The desire to control women can also lead to harmful cultural practices. One such practice is female genital mutilation, where young girls’ clitorises are cut off. In some cases, the vagina is sewn shut to ensure a woman is chaste until her wedding night. “[It’s one example of] how they use the vagina [for] power and control—they deprive you of sexual pleasure for your entire life so you won’t seek it,” Africa-Verceles says.
But it is also important to remember that openly talking about one’s sexuality and intimate areas does not correlate to being hypersexual. As more and more women are breaking the demure ideal, they are sometimes subjected to being called derogatory terms. However, for women to be reduced into this Maria Clara trope promotes a culture that favors a silent, voiceless version of women, rather than empowered females with agency.

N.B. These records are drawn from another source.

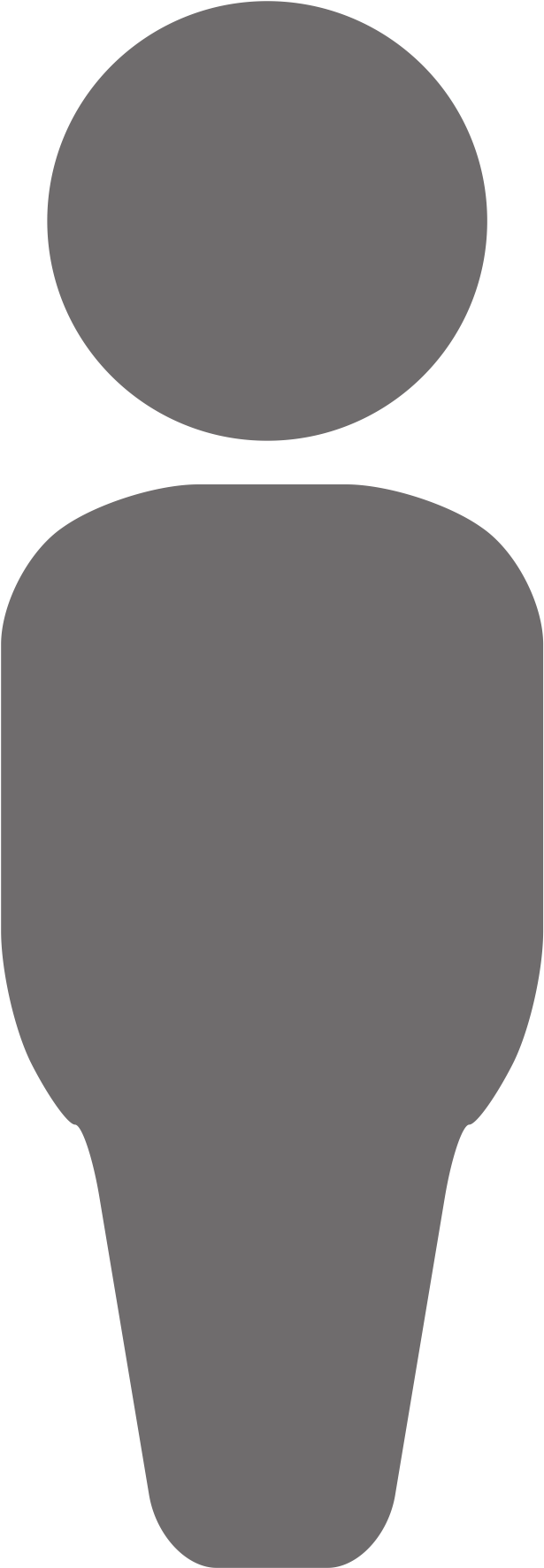 Free Clip Art Of Person Clipart 4424 Best Clipart Person - Icon Of A Person (2400x2400)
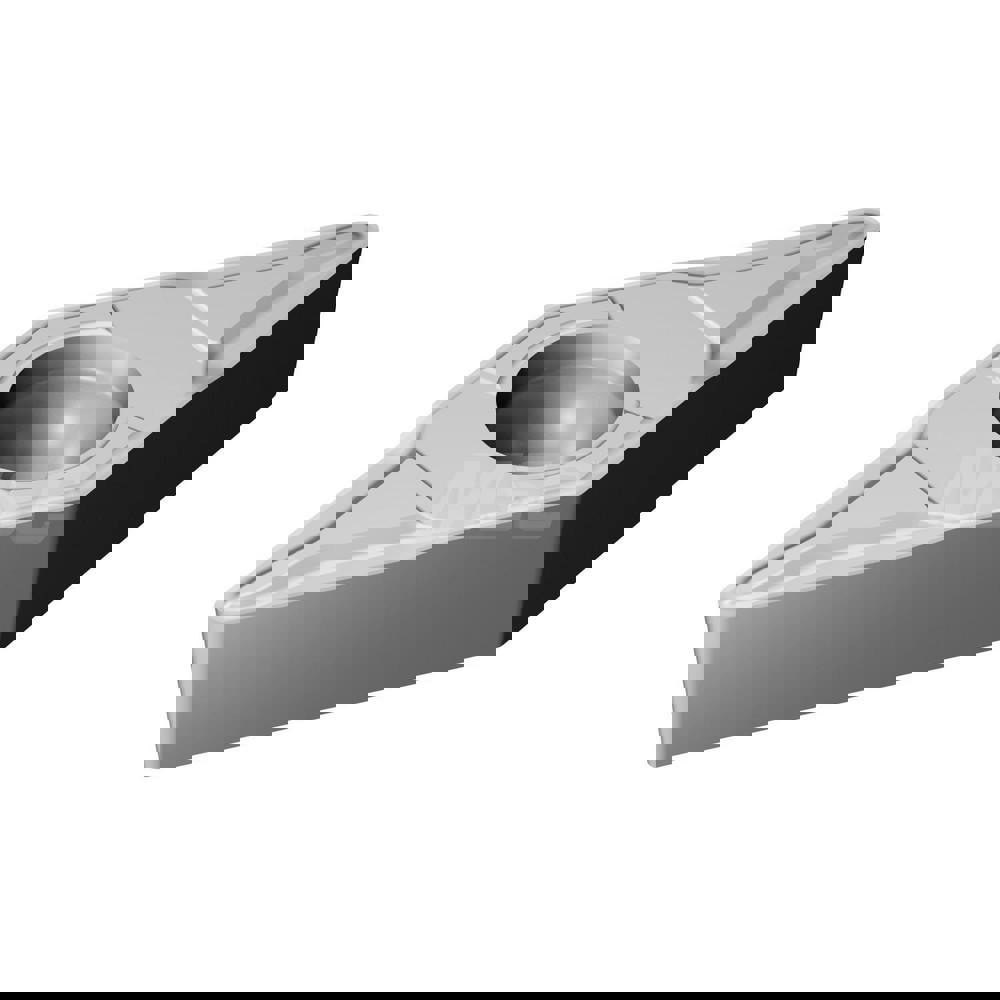 Turning Insert: VBMT221KF H13A, Carbide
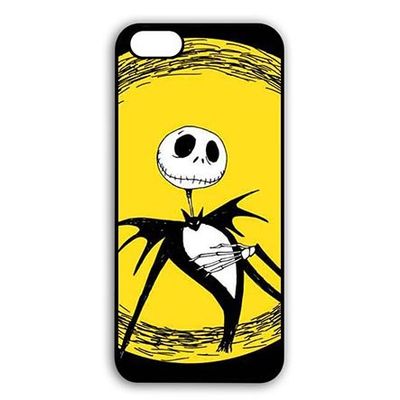 Anime Case Cover for iPod Touch 6th Generation the Nightmare Before Christmas Theme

More than what’s between the legs
It is important that we begin to understand that women are more than sexual objects or bearers of children. The more we cling to the rigid gender binary system, the more women are shackled to patriarchal ideals. Africa-Verceles asserts, “You don’t want to separate the vagina to the totality of what a woman is,” as we want to avoid reducing women’s value into that organ or equate one’s womanhood with the vagina because there are also women without it—specifically, transgender women.
Though speaking out about the vagina and openly saying puki does not absolve the issues regarding misogyny and patriarchy in the country, it’s an empowering way to start ending the stigma. Siy states that if a woman feels free to say any part of her body, it is a powerful statement that embodies where she belongs—her sense of self, strength, and, most importantly, her agency to make her own decisions. One need not be special in order to possess this kind of attitude. As Siy declares, “Isa akong karaniwan na babae at sineryoso ko ang aking sarili—sineryoso ko ang katawan ko.”
(I am a normal woman and I take myself seriously—I take my body seriously.)